§ **Brief 1**
In the text on hybrid materials, rewrite the paragraph beginning "If the organic polymerization occurs" as a shorter version that keeps its main facts.
§ **Brief 2**
In the text on hybrid materials, what can be used to treat a pure inorganic surface so that it becomes compatible with the organic monomers?
§ **Brief 3**
Write a continuation of the text on hybrid materials, starting after its final sentence.

Some methods of in situ formation of inorganic materials are:

- Sol-gel process
- Nonhydrolytic sol–gel process
- Sol–gel reactions of non-silicates
- Sequential infiltration synthesis (SIS)
- In-situ Microwave pyrolysis method

====Formation of organic polymers in presence of preformed inorganic materials====

If the organic polymerization occurs in the presence of an inorganic material to form the hybrid material one has to distinguish between several possibilities to overcome the incompatibility of the two species. The inorganic material can either have no surface functionalization but the bare material surface; it can be modified with nonreactive organic groups (e.g. alkyl chains); or it can contain reactive surface groups such as polymerizable functionalities. Depending on these prerequisites the material can be pretreated, for example a pure inorganic surface can be treated with surfactants or silane coupling agents to make it compatible with the organic monomers, or functional monomers can be added that react with the surface of the inorganic material. If the inorganic component has nonreactive organic groups attached to its surface and it can be dissolved in a monomer which is subsequently polymerized, the resulting material after the organic polymerization, is a blend. In this case the inorganic component interact only weakly or not at all with the organic polymer; hence, a class I material is formed. Homogeneous materials are only obtained in this case if agglomeration of the inorganic components in the organic environment is prevented. This can be achieved if the interactions between the inorganic components and the monomers are better or at least the same as between the inorganic components. However, if no strong chemical interactions are formed, the long-term stability of a once homogeneous material is questionable because of diffusion effects in the resulting hybrid material. The stronger the respective interaction between the components, the more stable is the final material. The strongest interaction is achieved if class II materials are formed, for example with covalent interactions.

§ **Provided information**

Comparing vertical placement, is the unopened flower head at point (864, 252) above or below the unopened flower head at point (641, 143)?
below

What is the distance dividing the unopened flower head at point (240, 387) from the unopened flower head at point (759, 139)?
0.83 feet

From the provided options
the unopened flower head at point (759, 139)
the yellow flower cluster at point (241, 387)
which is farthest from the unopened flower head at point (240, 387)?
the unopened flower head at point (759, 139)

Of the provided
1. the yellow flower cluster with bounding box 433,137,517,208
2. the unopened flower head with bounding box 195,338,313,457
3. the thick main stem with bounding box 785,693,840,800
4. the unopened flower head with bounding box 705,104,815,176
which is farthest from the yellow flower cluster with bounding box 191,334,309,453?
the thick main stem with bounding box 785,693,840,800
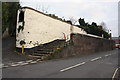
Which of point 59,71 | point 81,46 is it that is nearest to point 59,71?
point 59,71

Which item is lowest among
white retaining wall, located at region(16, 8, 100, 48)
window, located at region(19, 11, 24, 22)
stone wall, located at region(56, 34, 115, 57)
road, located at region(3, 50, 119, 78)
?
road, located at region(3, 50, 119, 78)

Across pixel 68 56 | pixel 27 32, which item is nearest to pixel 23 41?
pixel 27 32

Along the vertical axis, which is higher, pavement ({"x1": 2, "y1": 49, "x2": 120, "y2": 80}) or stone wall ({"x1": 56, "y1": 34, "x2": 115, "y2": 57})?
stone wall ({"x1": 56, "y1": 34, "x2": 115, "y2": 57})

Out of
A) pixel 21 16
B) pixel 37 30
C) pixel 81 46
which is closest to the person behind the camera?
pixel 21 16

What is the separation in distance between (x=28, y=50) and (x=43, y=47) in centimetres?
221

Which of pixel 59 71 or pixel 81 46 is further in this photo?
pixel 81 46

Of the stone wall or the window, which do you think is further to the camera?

==

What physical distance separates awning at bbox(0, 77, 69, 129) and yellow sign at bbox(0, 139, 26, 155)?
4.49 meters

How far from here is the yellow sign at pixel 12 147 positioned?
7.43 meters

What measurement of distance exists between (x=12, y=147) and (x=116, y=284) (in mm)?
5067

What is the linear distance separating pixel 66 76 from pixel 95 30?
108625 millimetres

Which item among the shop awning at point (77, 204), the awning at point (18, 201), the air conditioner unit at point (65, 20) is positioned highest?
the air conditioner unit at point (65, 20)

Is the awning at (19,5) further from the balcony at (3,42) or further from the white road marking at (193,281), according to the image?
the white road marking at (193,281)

...

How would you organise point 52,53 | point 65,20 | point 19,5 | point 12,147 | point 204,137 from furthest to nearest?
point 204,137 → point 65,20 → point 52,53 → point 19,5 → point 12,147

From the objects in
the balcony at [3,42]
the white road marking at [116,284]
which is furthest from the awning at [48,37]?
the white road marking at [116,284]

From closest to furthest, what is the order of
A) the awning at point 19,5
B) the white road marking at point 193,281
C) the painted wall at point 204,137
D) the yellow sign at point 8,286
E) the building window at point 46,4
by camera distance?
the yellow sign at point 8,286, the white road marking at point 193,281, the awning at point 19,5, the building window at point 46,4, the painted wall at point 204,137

§ **Exercise output 1**
When organic polymerization takes place in the presence of an inorganic material, the incompatibility of the two species must be overcome. The inorganic material may have a bare surface, nonreactive organic groups such as alkyl chains, or reactive groups such as polymerizable functionalities. Depending on which it has, it can be pretreated. A bare surface can be made compatible with surfactants or silane coupling agents, or functional monomers can be added that react with the surface. If the inorganic component carries nonreactive groups and is dissolved in a monomer that is then polymerized, the result is a blend. This is a class I material, in which the components interact weakly or not at all. Such a material is homogeneous only if the inorganic components do not agglomerate, which requires their interactions with the monomers to be at least as good as their interactions with each other. Without strong chemical interactions, diffusion makes long-term stability questionable. Stronger interactions give a more stable material, and the strongest, such as covalent interactions, produce class II materials.

§ **Exercise output 2**
Surfactants or silane coupling agents.

§ **Exercise output 3**
====Hybrid materials by simultaneous formation of both components====

Simultaneous formation of the inorganic and organic polymers can result in the most homogeneous type of interpenetrating networks. Usually the precursors for the sol–gel process are mixed with monomers for the organic polymerization and both processes are carried out at the same time with or without solvent. Applying this method, three processes are competing with each other:

(a) the kinetics of the hydrolysis and condensation forming the inorganic phase,

(b) the kinetics of the polymerization of the organic phase, and

(c) the thermodynamics of the phase separation between the two phases.

By tailoring the kinetics of the two polymerizations in such a way that they occur simultaneously and rapidly enough, phase separation is avoided or minimized. Additional parameters such as attractive interactions between the two moieties, as described above can also be used to avoid phase separation.

One problem that also arises from the simultaneous formation of both networks is the sensitivity of many organic polymerization processes for sol–gel conditions or the composition of the materials formed. Ionic polymerizations, for example, often interact with the precursors or intermediates formed in the sol–gel process. Therefore, they are not usually applied in these reactions.

==Applications==

- Decorative coatings obtained by the embedding of organic dyes in hybrid coatings.
- Scratch-resistant coatings with hydrophobic or anti-fogging properties.
- Nanocomposite based devices for electronic and optoelectronic applications including light-emitting diodes, photodiodes, solar cells, gas sensors and field effect transistors.
- Fire retardant materials for construction industry.
- Nanocomposite based dental filling materials.
- Composite electrolyte materials for applications such as solid-state lithium batteries or supercapacitors.
- Proton conducting membranes used in fuel cells.